Presenter: Marjanka M. K. Schmidt, Ph.D.

Title: Breast cancer survival of BRCA1/2 carriers compared to non-BRCA1/2 carriers in a large breast cancer cohort

Authors: Marjanka MK Schmidt1, Alexandra J. van den Broek1, Rob AEM Tollenaar2, Flora E. van Leeuwen1, Laura J. Van 't Veer1, on behalf of collaborators of 10 centers in the Netherlands. 1Netherlands Cancer Institute, Amsterdam, Netherlands; 2Leiden University Medical Center, Leiden, Netherlands

The biological background and different pathological aspects of BRCA1-associated tumors support the hypothesis that patients carrying a BRCA1 and/or BRCA2 mutation might have a worse breast cancer prognosis compared to non-carriers. However, studies showed inconsistent results, possibly due to differences in study design, study size, study populations and methodological quality. We recently performed a systematic review taking into account the quality of all relevant studies published so far on BRCA1/2 mutation carriership and survival (n=63). Using a best-evidence synthesis, we found that there is only moderate evidence for a worse unadjusted recurrence-free survival for BRCA1 mutation carriers compared to non-carriers (pooled absolute survival difference of 10%) (to be submitted). The aim of the current study was to evaluate breast cancer outcome in a multicenter cohort of breast cancer patients with long-term follow-up, unselected for family history.
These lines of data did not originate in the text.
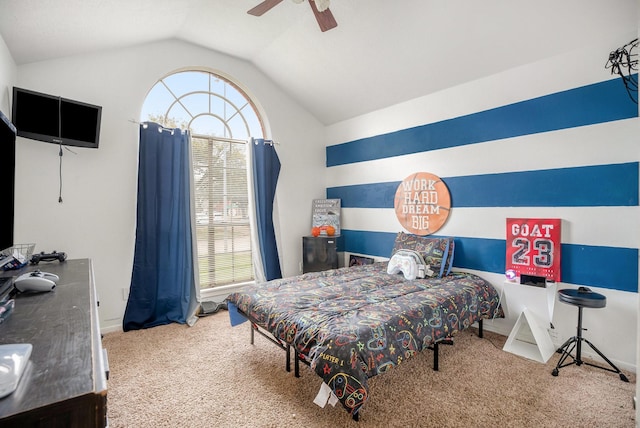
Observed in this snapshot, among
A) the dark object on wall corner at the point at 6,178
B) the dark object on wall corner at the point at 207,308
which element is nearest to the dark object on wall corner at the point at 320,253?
the dark object on wall corner at the point at 207,308

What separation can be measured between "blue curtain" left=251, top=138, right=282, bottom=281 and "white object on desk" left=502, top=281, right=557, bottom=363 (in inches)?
105

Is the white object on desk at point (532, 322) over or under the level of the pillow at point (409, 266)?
under

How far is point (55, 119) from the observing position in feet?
8.45

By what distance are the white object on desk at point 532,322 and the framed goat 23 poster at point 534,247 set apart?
0.46ft

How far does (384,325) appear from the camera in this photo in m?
1.91

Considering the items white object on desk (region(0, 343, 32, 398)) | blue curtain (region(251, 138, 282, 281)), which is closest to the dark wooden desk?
white object on desk (region(0, 343, 32, 398))

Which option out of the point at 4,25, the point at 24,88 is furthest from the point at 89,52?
the point at 4,25

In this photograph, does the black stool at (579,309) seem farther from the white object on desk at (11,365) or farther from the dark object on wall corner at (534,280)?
the white object on desk at (11,365)

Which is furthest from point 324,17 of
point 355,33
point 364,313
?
point 364,313

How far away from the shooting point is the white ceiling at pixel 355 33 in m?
2.24

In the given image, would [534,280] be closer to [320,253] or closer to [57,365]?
[320,253]

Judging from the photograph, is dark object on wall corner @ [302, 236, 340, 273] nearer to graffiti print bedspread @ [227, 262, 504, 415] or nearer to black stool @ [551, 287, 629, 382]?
graffiti print bedspread @ [227, 262, 504, 415]

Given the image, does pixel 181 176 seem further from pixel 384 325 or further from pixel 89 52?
pixel 384 325

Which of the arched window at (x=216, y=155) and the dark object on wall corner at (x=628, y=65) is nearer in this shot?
the dark object on wall corner at (x=628, y=65)
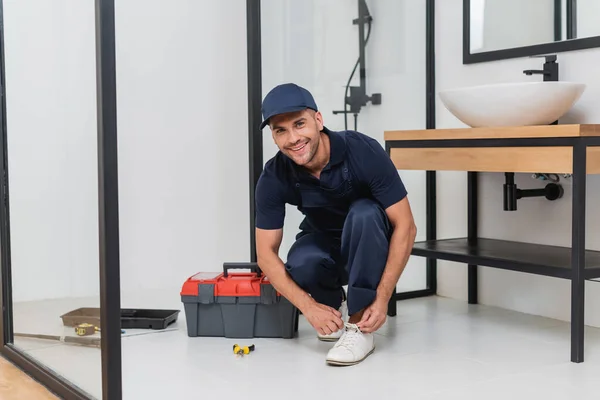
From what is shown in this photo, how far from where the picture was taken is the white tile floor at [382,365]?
2.31 metres

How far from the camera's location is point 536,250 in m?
3.14

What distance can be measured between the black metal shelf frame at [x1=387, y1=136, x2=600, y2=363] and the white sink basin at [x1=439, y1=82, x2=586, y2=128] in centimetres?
10

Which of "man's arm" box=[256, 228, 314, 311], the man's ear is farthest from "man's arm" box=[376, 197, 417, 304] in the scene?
the man's ear

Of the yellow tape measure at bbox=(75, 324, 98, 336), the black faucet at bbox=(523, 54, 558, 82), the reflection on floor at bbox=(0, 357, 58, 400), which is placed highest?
the black faucet at bbox=(523, 54, 558, 82)

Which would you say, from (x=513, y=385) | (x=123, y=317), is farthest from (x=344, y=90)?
(x=513, y=385)

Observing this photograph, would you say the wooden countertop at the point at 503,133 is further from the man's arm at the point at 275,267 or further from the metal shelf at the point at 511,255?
the man's arm at the point at 275,267

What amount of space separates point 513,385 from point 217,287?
1.10m

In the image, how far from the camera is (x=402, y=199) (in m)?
2.77

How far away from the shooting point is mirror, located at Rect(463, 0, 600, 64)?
10.1 ft

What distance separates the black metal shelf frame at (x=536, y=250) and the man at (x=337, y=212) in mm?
399

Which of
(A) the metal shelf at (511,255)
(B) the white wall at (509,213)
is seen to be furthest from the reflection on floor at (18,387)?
(B) the white wall at (509,213)

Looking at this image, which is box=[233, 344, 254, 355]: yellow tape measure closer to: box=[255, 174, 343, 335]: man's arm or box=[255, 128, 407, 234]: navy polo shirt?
box=[255, 174, 343, 335]: man's arm

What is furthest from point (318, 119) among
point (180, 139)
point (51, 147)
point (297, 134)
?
point (180, 139)

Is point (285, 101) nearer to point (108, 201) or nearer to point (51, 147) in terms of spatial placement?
point (51, 147)
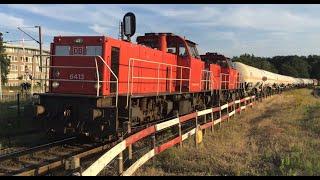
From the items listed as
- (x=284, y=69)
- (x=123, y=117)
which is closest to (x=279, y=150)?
(x=123, y=117)

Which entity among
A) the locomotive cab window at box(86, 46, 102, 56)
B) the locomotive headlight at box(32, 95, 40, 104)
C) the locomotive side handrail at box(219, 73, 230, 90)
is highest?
the locomotive cab window at box(86, 46, 102, 56)

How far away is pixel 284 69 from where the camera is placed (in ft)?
483

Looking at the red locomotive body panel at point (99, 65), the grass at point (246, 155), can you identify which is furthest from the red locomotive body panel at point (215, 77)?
the red locomotive body panel at point (99, 65)

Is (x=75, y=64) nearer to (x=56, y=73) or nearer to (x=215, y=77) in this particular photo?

We included invasive pathologically-confirmed breast cancers, diagnosed before <50 years of age, in the period 1970-2002, in ten Dutch centers, in patients with no previous malignancies. DNA for BRCA1/2 analyses was isolated from formalin-fixed, paraffin-embedded tissue blocks containing normal (non-tumor) tissue. A selection of most frequently occurring BRCA1/2 mutations was analyzed using Taqman PCR and fragment length analyses confirmed by direct sequencing, capturing ~70% of all Dutch pathogenic mutations. Clinico-pathological data and follow-up, including recurrences and second tumors, were retrieved from tumor registries, medical records and the Dutch municipal registry. Part of the tumor characteristics (grade, ER, PR, HER2) was obtained by revision. Cox proportional hazard models were run using STATA; multivariate models were adjusted for grade, size, nodal status and age.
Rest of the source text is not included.